• **Given entries**:

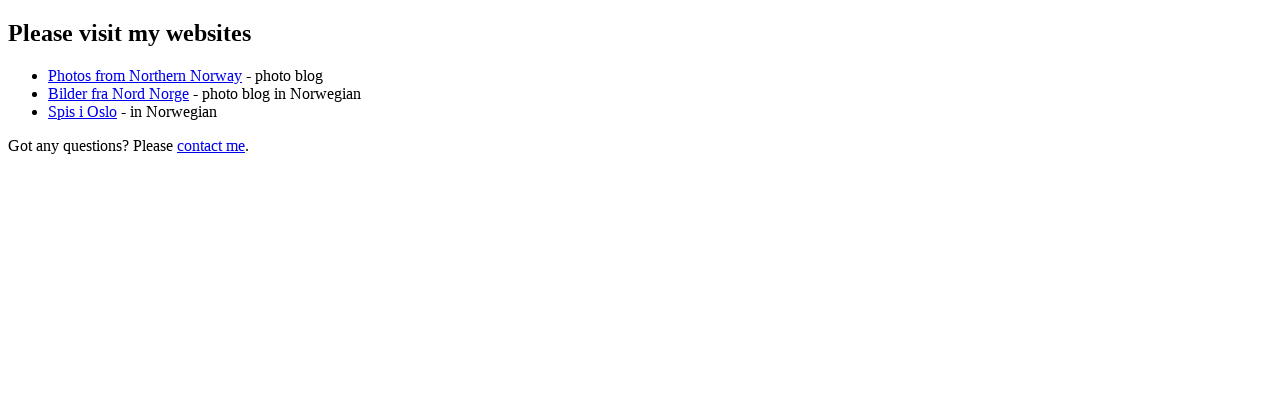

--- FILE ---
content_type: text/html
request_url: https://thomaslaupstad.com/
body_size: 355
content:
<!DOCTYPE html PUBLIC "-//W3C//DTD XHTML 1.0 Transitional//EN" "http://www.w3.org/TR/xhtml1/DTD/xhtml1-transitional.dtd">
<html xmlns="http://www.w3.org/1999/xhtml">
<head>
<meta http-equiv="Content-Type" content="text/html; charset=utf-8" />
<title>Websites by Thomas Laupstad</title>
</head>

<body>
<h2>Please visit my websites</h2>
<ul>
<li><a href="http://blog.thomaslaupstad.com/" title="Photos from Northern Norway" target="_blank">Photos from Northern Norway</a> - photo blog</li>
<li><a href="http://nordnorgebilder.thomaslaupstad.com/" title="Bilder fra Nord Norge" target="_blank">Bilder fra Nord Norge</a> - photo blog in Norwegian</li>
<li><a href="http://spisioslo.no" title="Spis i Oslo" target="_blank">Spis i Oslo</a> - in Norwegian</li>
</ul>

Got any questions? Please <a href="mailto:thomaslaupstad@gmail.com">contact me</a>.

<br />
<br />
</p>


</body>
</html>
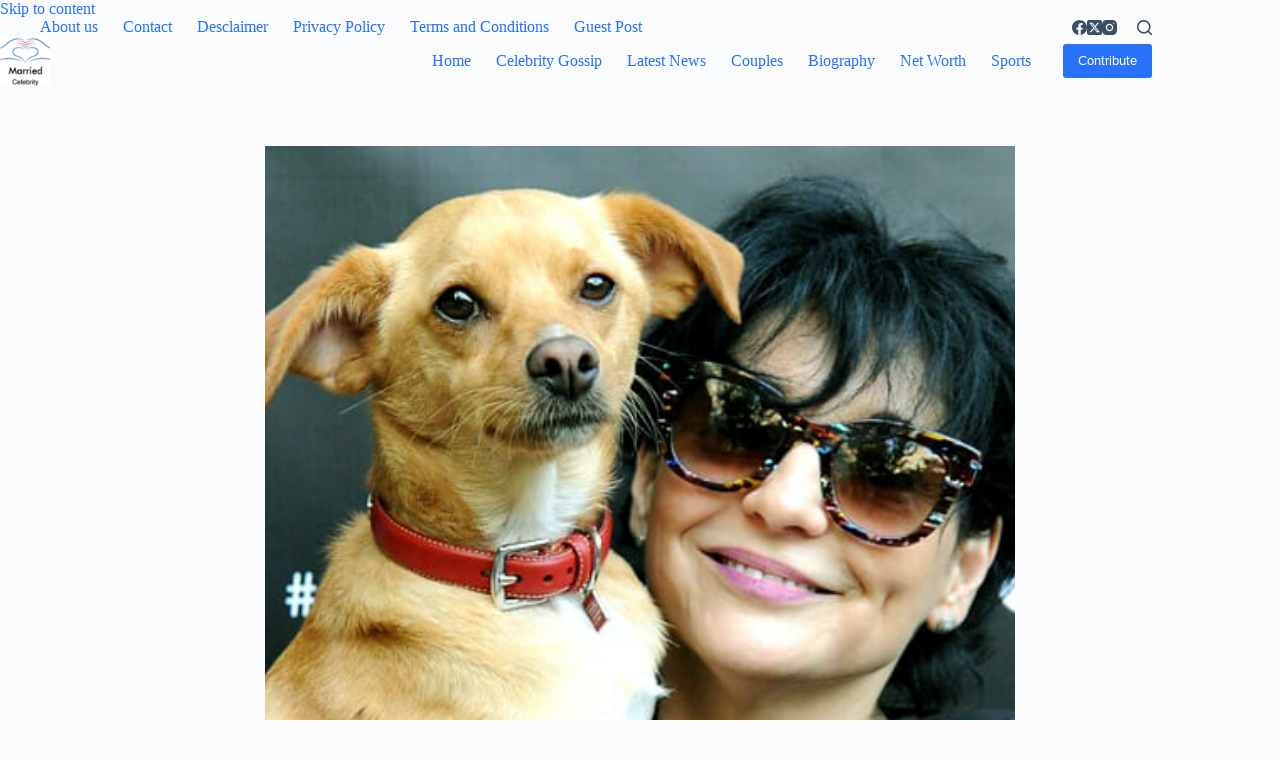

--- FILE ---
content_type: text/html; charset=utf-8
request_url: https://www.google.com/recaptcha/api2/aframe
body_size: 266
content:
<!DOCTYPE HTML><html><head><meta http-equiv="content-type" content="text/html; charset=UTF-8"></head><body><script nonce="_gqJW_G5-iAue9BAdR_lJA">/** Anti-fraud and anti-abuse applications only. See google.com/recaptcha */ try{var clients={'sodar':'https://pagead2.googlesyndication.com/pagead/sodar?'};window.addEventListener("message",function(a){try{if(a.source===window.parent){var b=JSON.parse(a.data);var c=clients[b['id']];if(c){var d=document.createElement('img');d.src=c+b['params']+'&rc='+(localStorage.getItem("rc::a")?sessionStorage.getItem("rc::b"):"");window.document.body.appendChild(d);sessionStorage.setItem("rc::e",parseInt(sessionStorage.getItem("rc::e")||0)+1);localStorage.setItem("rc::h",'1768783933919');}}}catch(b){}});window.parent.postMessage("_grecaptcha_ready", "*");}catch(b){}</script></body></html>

• **What you have to do**: A verbatim copy of the listing, with all pictures removed, is required.

• **Result of the task**:
--- FILE ---
content_type: text/html
request_url: https://thomaslaupstad.com/
body_size: 355
content:
<!DOCTYPE html PUBLIC "-//W3C//DTD XHTML 1.0 Transitional//EN" "http://www.w3.org/TR/xhtml1/DTD/xhtml1-transitional.dtd">
<html xmlns="http://www.w3.org/1999/xhtml">
<head>
<meta http-equiv="Content-Type" content="text/html; charset=utf-8" />
<title>Websites by Thomas Laupstad</title>
</head>

<body>
<h2>Please visit my websites</h2>
<ul>
<li><a href="http://blog.thomaslaupstad.com/" title="Photos from Northern Norway" target="_blank">Photos from Northern Norway</a> - photo blog</li>
<li><a href="http://nordnorgebilder.thomaslaupstad.com/" title="Bilder fra Nord Norge" target="_blank">Bilder fra Nord Norge</a> - photo blog in Norwegian</li>
<li><a href="http://spisioslo.no" title="Spis i Oslo" target="_blank">Spis i Oslo</a> - in Norwegian</li>
</ul>

Got any questions? Please <a href="mailto:thomaslaupstad@gmail.com">contact me</a>.

<br />
<br />
</p>


</body>
</html>

--- FILE ---
content_type: text/html; charset=utf-8
request_url: https://www.google.com/recaptcha/api2/aframe
body_size: 266
content:
<!DOCTYPE HTML><html><head><meta http-equiv="content-type" content="text/html; charset=UTF-8"></head><body><script nonce="_gqJW_G5-iAue9BAdR_lJA">/** Anti-fraud and anti-abuse applications only. See google.com/recaptcha */ try{var clients={'sodar':'https://pagead2.googlesyndication.com/pagead/sodar?'};window.addEventListener("message",function(a){try{if(a.source===window.parent){var b=JSON.parse(a.data);var c=clients[b['id']];if(c){var d=document.createElement('img');d.src=c+b['params']+'&rc='+(localStorage.getItem("rc::a")?sessionStorage.getItem("rc::b"):"");window.document.body.appendChild(d);sessionStorage.setItem("rc::e",parseInt(sessionStorage.getItem("rc::e")||0)+1);localStorage.setItem("rc::h",'1768783933919');}}}catch(b){}});window.parent.postMessage("_grecaptcha_ready", "*");}catch(b){}</script></body></html>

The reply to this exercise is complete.